Exercise requirements:
A – List every configuration command line that appears in the VPN-filter write-up, one per line.
B – Resume the VPN-filter write-up after its final sentence, keeping to its topic and tone.

Page extract:
- - -
So, if you want to allow your VPN subnet to only talk with something specific, you would build an ACL such as:

access-list VPN-Filter extended permit tcp 192.168.100.0 255.255.255.0 host 192.168.200.200 eq 3389
access-list VPN-Filter extended deny ip any any

You then apply it to the group-policy that your tunnel-group is set to use. Be careful, though, because unless you set your tunnel-group to use a specific group-policy, it will use the default group-policy, and applying a VPN-filter to that means it will affect all of your tunnels that also use the default policy.

To apply it to a group-policy, you would have something like:

group-policy VPN-Policy internal
group-policy VPN-Policy attributes
 vpn-filter value VPN-Filter

Assuming your tunnel-group IS using the default group-policy, to apply the customized group-policy to your tunnel-group, you would have something like:

tunnel-group WebVPN-Tunnel-Group general-attributes
 default-group-policy VPN-Policy

So you know, anything not defined in a separate group-policy such as what I have above will then fall back to the default policy. For example, if this custom group-policy doesn’t define DNS servers to use but the default policy does, the ones listed in the default policy will be used. If you have DNS servers set in both, the ones in the custom policy will be used (they override the default policy for that specific line item).
- - -
Given data:
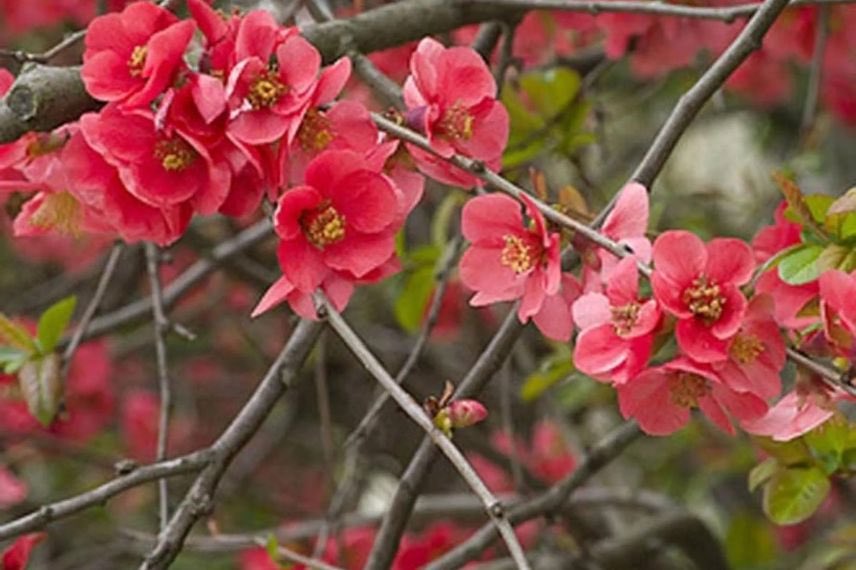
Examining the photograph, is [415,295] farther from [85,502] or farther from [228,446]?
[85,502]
- - -
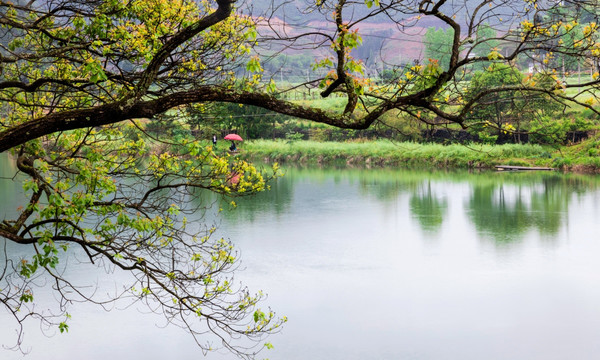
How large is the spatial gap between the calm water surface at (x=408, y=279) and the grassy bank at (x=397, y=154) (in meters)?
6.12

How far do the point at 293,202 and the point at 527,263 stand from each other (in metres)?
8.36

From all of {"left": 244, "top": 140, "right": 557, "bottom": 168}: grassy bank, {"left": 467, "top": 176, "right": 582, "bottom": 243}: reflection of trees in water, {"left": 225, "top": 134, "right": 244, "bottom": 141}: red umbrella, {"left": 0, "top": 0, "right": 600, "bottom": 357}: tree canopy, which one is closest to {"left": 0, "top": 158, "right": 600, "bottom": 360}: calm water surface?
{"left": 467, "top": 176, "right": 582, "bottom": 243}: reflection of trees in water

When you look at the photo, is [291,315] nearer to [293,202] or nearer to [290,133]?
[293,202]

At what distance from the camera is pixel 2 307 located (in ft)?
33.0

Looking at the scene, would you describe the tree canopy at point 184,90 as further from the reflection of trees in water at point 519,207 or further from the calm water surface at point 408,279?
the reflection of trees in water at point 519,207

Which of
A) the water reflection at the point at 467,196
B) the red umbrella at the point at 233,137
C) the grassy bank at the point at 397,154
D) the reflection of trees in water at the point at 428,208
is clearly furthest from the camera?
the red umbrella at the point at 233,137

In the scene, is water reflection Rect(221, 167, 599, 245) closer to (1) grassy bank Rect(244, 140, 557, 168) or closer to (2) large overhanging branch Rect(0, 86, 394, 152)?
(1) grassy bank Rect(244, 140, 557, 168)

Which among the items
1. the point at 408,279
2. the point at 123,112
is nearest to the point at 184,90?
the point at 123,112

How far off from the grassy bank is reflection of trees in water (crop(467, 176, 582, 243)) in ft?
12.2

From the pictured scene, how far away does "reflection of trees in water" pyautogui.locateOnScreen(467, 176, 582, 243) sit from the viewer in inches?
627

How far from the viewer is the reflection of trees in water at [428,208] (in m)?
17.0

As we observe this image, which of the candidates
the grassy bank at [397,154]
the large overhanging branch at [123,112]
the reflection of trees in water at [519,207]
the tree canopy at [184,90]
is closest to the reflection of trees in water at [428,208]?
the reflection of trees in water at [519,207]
- - -
Answers to the exercise:
A –
access-list VPN-Filter extended permit tcp 192.168.100.0 255.255.255.0 host 192.168.200.200 eq 3389
access-list VPN-Filter extended deny ip any any
group-policy VPN-Policy internal
group-policy VPN-Policy attributes
vpn-filter value VPN-Filter
tunnel-group WebVPN-Tunnel-Group general-attributes
default-group-policy VPN-Policy

B –
Edit: It was my mistake for forgetting on this (and your follow-up question here) that clientless VPN doesn't use vpn-filters like client VPN does, and you have to use a WebType ACL to filter traffic based on either URL or TCP-based destinations.

You can still keep the existing VPN-filter in place in case you want the same filtering on a client as well, but it can't be the same ACL since they're different types, meaning you will have 2 ACLs to maintain if you want to make modifications later. Another caveat is that WebType ACLs can't use objects or object-groups - they need to be literal.

To create a WebType ACL, you can add the following to your policy:

access-list CLIENT-VPN-LIST-WebType webtype permit tcp host 192.168.50.2 eq 3389
access-list CLIENT-VPN-LIST-WebType webtype deny tcp any
access-list CLIENT-VPN-LIST-WebType webtype deny url any

And then to add it to your existing group-policy, you can type:

group-policy CLIENT-VPN-POLICY attributes
 webvpn
  filter value CLIENT-VPN-LIST-WebType

You will need to log out of the VPN portal and back in for it to take effect.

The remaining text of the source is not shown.